Recensioni - Opera

Milano: Salsi trionfa nel Boccanegra, convincente il secondo cast

I nuovi interpreti sono Irina Lungu e Matteo Lippi

Prosegue la stagione lirica della Scala con un altro titolo di Giuseppe Verdi, anche questo legato al tema del potere: Simon Boccanegra. Un'opera dalla gestazione lunga, infatti Verdi rimise mano alla prima versione più di vent'anni dopo, coinvolgendo Arrigo Boito nella riscrittura del libretto. Finalmente il "tavolo zoppo" aveva trovato il suo equilibrio ed era diventato il capolavoro che tutti noi conosciamo.

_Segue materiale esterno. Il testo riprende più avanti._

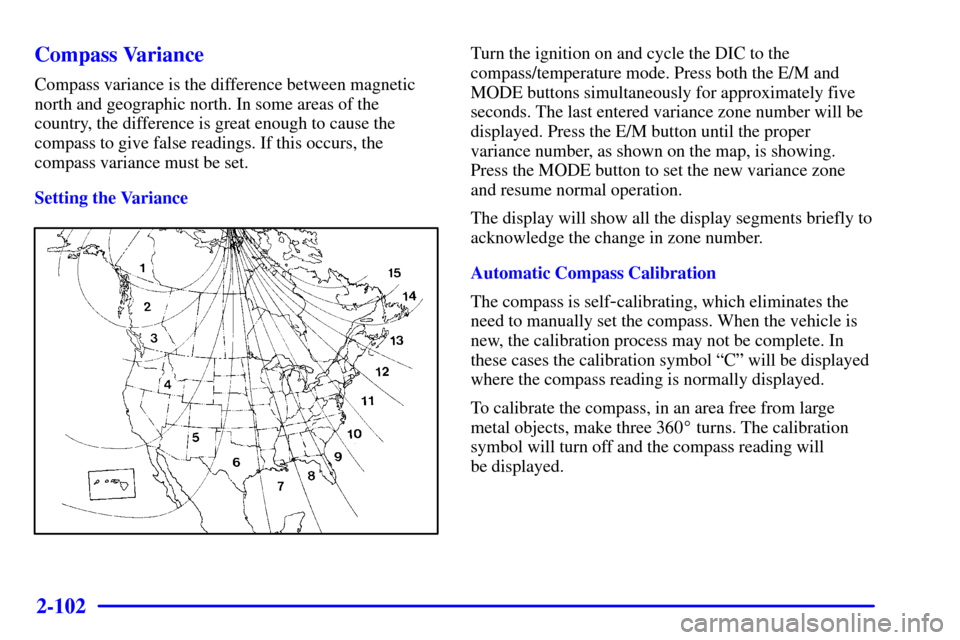 Oldsmobile Silhouette 2000  Owners Manuals 2-102 Compass Variance
Compass variance is the difference between magnetic
north and geographic north. In some areas of the
country, the difference is great enough to cause the
compass to give false r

Proprio alla Scala nel 1971 andava in scena l'edizione di riferimento e mai eguagliata con la regia di Giorgio Strehler, la direzione di Claudio Abbado e un cast leggendario guidato da Piero Cappuccilli con Mirella Freni, Nicolai Ghiaurov e Gianni Raimondi.

Il nuovo spettacolo vede la regia di Daniele Abbado. Spettacolo semplice, senza grandi idee, che però lascia una certa libertà attoriale ai cantanti. Le scene curate da Daniele Abbado e Angelo Linzalata presentano blocchi di marmo che vengono spostati a mano dai tecnici (neanche tanto nascosti). Tra le cose migliori ci sono il veliero nel porto e la scena del consiglio quando viene smantellato il telo porpora nel fondale. Non mancano le bandiere festanti e poi bruciate, i tafferugli tra plebei e patrizi, una misera pedana come studio del Doge, un albero e alcune insolite lucine colorate.

Cupo, caravaggesco e affascinante il lavoro sulle luci di Alessandro Carletti, accurati e raffinati i costumi ottocenteschi di Nanà Cecchi. Due elementi che salvano in parte lo spettacolo.

Lorenzo Viotti è una bacchetta più specializzata nella sinfonica e si sente nella sua direzione comunque elegante, che cerca colori, sfumature e dinamiche nella sempre magnifica orchestra del Teatro alla Scala. Le parti mosse, con il forte tessuto sonoro rischiano di coprire le voci, nonostante la dovuta attenzione tra buca e palcoscenico.

Il coro preparato con la consueta cura da Alberto Malazzi, è sempre qualcosa di sublime da ascoltare, tra momenti delicati con pianissimi e mezze voci ad altri concitati e robusti.

Luca Salsi oramai è un baritono di riferimento per quello che riguarda il repertorio verdiano. Ne conosce la parola scenica, la tessitura, la nobiltà nel canto. Il suo è un doge scolpito da un fraseggio articolato, con accenti, legati e acuti solidi. Inoltre è un'interprete appassionato e credibile, con una ricerca di introspezione che lo rende sia austero, che profondamente umano.

Non si può dire altrettanto di Ain Anger che delinea un Fiesco quanto mai debole e ci si chiede il perché di questa scelta. La voce sfibrata e poco profonda non si adatta al personaggio. Raramente si è ascoltata la bellissima aria “A te l’estremo addio" cantata con così poco trasporto. Ne rimane una buona presenza scenica e un duetto finale leggermente più riuscito.

Irina Lungu, chiamata a sostituire la collega Anita Hartig, non ha affatto deluso le aspettative. Un'Amelia/Maria ben delineata, dove emerge una linea di canto morbida, sicura, con un timbro pulito, un fraseggio corretto e che si muove con facilità in una partitura alquanto impegnativa. La cavatina “Come in quest’ora bruna” del primo atto è cantata con trasporto e riceve applausi, come efficaci risultano i vari duetti.

Matteo Lippi al debutto nel ruolo di Gabriele Adorno è stato una piacevole scoperta e ha convinto pienamente. Voce limpida, elegante, omogenea nei registri. L’aria “Sento avvampar nell’anima" riceve meritati applausi a scena aperta.

Sorprende anche Roberto de Candia, che di solito frequenta Rossini e Donizetti con ottimi risultati. Qui lo troviamo bravissimo nel tratteggiare un perfetto Paolo Albiani, squillante vocalmente e perfido scenicamente.

Ben delineato il resto del cast con Andrea Pellegrini (Pietro), Haiyang Guo (capitano dei Balestrieri) e Laura Lolita Perešivana (ancella di Amelia).

Tantissimi applausi per l'ultima recita in programma, con successo personale per Irina Lungu e Matteo Lippi. Autentica ovazione per Luca Salsi, quando è uscito a sipario chiuso per ricevere l'abbraccio ideale della sala.